Di mobil dinasnya dalam perjalanan menuju Badan Reserse dan Kriminal Markas Besar Kepolisian RI, Duduh mengungkapkan semuanya kepada Endah W.S. dan Purwani D. Prabandari dari TEMPO. Wawancara ini berkaitan dengan rubrik Investigasi: Gula Haram, Siapa Untung? (halaman 67).
Benarkah dalam addendum surat perjanjian kerja sama, Anda memberi Inkud kuasa mengimpor 108 ribu ton gula PTPN X?
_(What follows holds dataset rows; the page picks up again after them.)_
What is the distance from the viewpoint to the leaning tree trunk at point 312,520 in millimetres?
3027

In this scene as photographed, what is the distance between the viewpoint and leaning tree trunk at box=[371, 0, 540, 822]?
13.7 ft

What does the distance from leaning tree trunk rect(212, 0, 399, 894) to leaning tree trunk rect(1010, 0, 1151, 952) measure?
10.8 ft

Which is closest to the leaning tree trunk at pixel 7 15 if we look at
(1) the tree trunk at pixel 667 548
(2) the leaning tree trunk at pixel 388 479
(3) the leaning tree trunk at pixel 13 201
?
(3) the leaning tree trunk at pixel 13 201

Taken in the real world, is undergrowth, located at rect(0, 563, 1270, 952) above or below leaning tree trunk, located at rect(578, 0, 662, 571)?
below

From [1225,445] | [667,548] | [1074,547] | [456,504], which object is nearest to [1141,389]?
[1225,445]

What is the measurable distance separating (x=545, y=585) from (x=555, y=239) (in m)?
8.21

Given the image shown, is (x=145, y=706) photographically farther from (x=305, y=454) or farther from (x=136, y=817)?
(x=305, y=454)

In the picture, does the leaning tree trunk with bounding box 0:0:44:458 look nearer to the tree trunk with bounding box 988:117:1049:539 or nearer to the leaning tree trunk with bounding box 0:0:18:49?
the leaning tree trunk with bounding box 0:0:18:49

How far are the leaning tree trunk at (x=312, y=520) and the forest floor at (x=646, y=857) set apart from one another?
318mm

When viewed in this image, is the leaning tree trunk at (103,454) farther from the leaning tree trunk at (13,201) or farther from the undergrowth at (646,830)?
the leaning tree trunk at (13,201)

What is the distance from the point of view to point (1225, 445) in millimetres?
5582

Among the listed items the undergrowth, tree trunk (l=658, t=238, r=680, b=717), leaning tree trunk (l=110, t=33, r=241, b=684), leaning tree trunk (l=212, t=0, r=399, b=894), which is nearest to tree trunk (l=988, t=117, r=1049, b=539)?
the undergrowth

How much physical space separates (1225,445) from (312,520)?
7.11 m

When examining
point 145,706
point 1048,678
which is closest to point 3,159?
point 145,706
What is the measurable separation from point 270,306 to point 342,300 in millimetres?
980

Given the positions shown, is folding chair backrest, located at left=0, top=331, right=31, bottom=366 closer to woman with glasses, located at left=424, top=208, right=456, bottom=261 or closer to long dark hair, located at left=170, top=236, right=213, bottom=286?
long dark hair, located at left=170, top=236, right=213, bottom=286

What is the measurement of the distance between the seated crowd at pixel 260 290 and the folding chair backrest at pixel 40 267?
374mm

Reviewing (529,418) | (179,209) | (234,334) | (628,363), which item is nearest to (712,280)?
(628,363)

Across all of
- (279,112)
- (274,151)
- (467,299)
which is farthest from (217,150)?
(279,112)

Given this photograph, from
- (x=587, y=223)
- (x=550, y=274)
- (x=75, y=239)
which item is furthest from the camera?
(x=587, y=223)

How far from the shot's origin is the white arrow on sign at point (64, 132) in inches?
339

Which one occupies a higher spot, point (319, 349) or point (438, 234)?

Enggak ada surat kuasa seperti itu. Yang benar, dalam surat perjanjian, juga di addendum, pengadaan atau yang mengimpor dan mengundang trader itu pihak PTPN. Surat kuasa untuk Inkud adalah pembayaran impor gula setelah pengadaan tersebut. Mereka yang mengurus semua biaya pengapalan hingga ke gudang.
Ada kesan, pasal 1 dalam addendum itu lemah. Sebab, inilah yang dijadikan Inkud dasar hukum mengakui 56 ribu ton gula itu miliknya.
Justru inilah pagar kami, bahwa wewenang Inkud adalah melakukan pembayaran setelah kami melakukan kontrak pengadaan dengan pemasok. Yang saya teken sekian, itu yang dibayar Inkud. Di luar itu, no! Saya tidak pernah kontrak lagi, 56 ribu ton itu bukan milik PTPN X. Gula itu datang ke Indonesia bukan atas nama kami. Yang kami lakukan sudah sesuai dengan kontrak pengadaan. Ini ada berita acara lelang dan tendernya, hanya 39.920 ton. Rinciannya, 32.920 ton di Jakarta dan 7.000 ton di Makassar.
Apa yang dijadikan bukti bagi Inkud dan konsorsium saat membuat surat kuasa pembayaran 32.920 ton gula?
Mereka pegang surat kontrak kami dengan para supplier itu. Semua ada berita acaranya.
Artinya, mereka harus memegang kontrak yang sama untuk impor yang 56 ribu ton?
Semestinya begitu. Mereka kontrak langsung dengan supplier-nya. Tapi, setelah yang 32.920 ton itu, kami tidak ada kontrak baru. Yang resmi pernah kami lakukan adalah dengan para supplier, di antaranya Tate & Lyle dan Phoenix Commodities Indonesia. Mereka tidak bisa menjual nama PTPN untuk melakukan kontrak dengan supplier lain. Kami juga telah menarik kartu kendali impor kami yang aslinya hanya atas nama saya sebelum 30 April. (Kartu kendali ini diterbitkan Departemen Perindustrian dan Perdagangan sesuai dengan izin impor PTPN X sebanyak 108 ribu ton. Hanya kartu asli yang bisa digunakan mengontrol gula impor saat tiba di pelabuhan).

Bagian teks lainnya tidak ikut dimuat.